The increasing discontent among rank-and-file workers over these conditions has provoked bitter factional infighting within the UAW apparatus, particularly over the more than $1 billion in assets controlled by the bureaucracy, the source of the upper-middle-class incomes and privileges of the officialdom. In recent months, a layer of union officials, who previously supported Fain, has sought to bring charges against the UAW president and unseat him. The UAW monitor, however, ruled their efforts must restart due to a procedural technicality, in effect buying Fain more time until next year’s elections.
Since Trump’s election, Fain and the UAW leadership have openly aligned the UAW with the fascistic president’s trade war agenda. Fain has repeatedly hailed the wartime economy of the 1940s, when the UAW enforced a no-strike pledge and speed-up, and has called for auto plants to be retooled for military production. The UAW apparatus, along with the union bureaucracies more broadly, have worked ever more feverishly to subordinate workers to the needs of US imperialism, including the ongoing efforts to sabotage the strike by 640 GE Aerospace workers in Ohio and Kentucky.
With American capitalism hurtling toward dictatorship and global war, the UAW and other union bureaucracies, integrated into the highest levels of government policy, are playing a central role in preparing the “home front.” The AFL-CIO functions as a “domestic NATO,” as Biden revealingly put it.
Build rank-and-file committees in every workplace
Against this backdrop, Lehman’s struggle is of immense significance. In the 2022 UAW elections, he ran openly as a socialist, calling for the abolition of the union bureaucracy and the transfer of power and decision-making to rank-and-file workers.

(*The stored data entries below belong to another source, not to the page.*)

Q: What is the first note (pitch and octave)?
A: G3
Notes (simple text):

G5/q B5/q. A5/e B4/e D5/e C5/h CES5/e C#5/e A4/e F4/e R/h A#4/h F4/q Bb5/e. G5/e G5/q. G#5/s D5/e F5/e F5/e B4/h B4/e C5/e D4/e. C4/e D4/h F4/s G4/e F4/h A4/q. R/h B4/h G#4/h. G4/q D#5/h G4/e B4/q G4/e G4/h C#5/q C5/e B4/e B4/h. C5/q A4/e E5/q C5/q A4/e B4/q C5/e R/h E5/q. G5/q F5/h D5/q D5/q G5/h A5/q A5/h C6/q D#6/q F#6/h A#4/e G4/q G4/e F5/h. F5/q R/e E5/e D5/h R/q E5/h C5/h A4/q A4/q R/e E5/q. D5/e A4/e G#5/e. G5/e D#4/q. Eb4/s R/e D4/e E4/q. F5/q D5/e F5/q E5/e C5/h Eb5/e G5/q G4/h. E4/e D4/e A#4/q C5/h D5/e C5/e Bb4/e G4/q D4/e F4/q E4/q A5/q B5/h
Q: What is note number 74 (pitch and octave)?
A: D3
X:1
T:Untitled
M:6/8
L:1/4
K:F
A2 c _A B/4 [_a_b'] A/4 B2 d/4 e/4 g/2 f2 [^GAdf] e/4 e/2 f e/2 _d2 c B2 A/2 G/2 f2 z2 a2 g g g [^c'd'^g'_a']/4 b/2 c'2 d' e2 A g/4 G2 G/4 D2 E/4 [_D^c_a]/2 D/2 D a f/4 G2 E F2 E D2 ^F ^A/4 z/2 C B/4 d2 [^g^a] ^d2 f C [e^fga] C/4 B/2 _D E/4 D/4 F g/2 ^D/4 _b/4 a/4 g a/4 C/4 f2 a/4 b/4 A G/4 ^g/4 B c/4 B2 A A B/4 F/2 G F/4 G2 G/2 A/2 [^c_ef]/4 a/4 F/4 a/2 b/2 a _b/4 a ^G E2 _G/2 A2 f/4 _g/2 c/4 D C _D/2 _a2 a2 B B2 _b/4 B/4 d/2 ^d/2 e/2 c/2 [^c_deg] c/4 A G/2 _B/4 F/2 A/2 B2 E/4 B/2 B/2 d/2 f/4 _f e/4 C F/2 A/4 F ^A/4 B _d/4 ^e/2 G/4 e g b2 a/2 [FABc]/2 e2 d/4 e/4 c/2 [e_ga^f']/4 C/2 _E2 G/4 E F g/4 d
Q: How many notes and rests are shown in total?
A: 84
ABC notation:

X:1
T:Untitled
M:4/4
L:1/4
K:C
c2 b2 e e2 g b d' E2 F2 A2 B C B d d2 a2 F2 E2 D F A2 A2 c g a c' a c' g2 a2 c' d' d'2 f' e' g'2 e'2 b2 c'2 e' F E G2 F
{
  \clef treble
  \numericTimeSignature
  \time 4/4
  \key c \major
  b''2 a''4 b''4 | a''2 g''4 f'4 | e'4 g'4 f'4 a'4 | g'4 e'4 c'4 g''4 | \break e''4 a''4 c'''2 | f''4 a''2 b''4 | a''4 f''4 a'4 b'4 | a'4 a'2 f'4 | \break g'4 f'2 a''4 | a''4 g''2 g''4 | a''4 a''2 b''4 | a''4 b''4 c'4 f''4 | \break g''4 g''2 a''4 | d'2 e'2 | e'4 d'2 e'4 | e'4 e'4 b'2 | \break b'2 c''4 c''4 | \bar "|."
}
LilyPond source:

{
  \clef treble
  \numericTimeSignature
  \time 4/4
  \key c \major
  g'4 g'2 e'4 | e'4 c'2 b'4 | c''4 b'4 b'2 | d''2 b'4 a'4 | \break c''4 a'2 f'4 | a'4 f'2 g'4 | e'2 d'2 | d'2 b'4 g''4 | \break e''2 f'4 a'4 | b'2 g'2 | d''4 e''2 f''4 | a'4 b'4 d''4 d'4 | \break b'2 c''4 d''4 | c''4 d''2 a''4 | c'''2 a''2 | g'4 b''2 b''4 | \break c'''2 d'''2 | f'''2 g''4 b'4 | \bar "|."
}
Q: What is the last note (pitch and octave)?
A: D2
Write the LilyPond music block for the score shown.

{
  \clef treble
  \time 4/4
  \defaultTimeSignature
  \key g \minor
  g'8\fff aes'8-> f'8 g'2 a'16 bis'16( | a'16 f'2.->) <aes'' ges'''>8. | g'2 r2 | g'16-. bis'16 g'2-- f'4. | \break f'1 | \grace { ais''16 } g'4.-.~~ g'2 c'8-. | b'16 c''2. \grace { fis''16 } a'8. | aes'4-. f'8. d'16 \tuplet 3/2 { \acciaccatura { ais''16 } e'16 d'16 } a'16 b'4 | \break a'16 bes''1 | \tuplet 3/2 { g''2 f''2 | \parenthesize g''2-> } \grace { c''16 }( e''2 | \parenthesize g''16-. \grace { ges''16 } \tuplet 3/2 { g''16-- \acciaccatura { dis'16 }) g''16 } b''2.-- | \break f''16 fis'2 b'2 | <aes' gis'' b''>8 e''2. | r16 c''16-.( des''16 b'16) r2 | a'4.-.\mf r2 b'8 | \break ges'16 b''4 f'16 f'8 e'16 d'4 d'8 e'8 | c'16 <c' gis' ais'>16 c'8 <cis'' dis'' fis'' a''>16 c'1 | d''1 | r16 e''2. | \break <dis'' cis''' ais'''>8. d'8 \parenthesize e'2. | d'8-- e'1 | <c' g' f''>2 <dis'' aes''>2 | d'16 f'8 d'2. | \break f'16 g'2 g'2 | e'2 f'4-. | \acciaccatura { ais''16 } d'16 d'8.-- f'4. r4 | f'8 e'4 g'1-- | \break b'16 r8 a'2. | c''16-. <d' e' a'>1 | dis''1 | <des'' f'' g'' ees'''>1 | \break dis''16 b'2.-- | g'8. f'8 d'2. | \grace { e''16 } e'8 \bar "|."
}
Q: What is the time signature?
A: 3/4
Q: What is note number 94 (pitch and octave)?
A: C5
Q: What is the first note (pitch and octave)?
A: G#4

His campaign won broad support, winning nearly 5,000 votes, despite the efforts of the bureaucracy to keep workers in the dark.
“The implications of my lawsuit extend far beyond the UAW elections,” Lehman said, commenting on the latest developments in the case. “They expose the reality that the union, backed by both political parties and the state, is hostile to democratic rights and interests of rank-and-file workers and retirees.
“Throughout the 2022 elections and afterwards, my campaign stood for the interests of rank-and-file workers and retirees, and we challenged every violation of our rights. We followed all of the correct legal procedures, and in June of last year, we won a historic ruling against the Biden administration’s Secretary of Labor. But after three years, under Biden and under Trump, the government is still stubbornly refusing to follow the law and address the voter suppression that my campaign exposed. It is impossible for any fair-minded worker who has followed the progress of my complaints through the legal system not to conclude that the system is totally broken.”
“We need an entirely new framework to defend our interests, which is what the International Workers Alliance of Rank-and-File Committees is fighting for. Workers must take matters into their own hands and build rank-and-file committees in every factory and workplace, independent of the union apparatus, to fight for our rights and link struggles across industries and borders.
“Workers need both fighting organizations and a new political perspective. The massive levels of inequality and concentration of wealth in the US are totally incompatible with democracy, whether in the UAW, in the workplace, or anywhere else. We need a political program and movement based on the interests of the international working class to stop the descent into dictatorship and world war under capitalism.”